> **PROBLEM STATEMENT**
Output the listing in full. Every line stays exactly as it is.
======== SUPPLIED RECORDS ========
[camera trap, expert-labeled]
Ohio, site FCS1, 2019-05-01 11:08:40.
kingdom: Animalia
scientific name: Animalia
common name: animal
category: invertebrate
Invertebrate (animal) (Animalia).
========
> **WRITTEN SOLUTION**
[camera trap, expert-labeled]
Ohio, site FCS1, 2019-05-01 11:08:40.
kingdom: Animalia
scientific name: Animalia
common name: animal
category: invertebrate
Invertebrate (animal) (Animalia).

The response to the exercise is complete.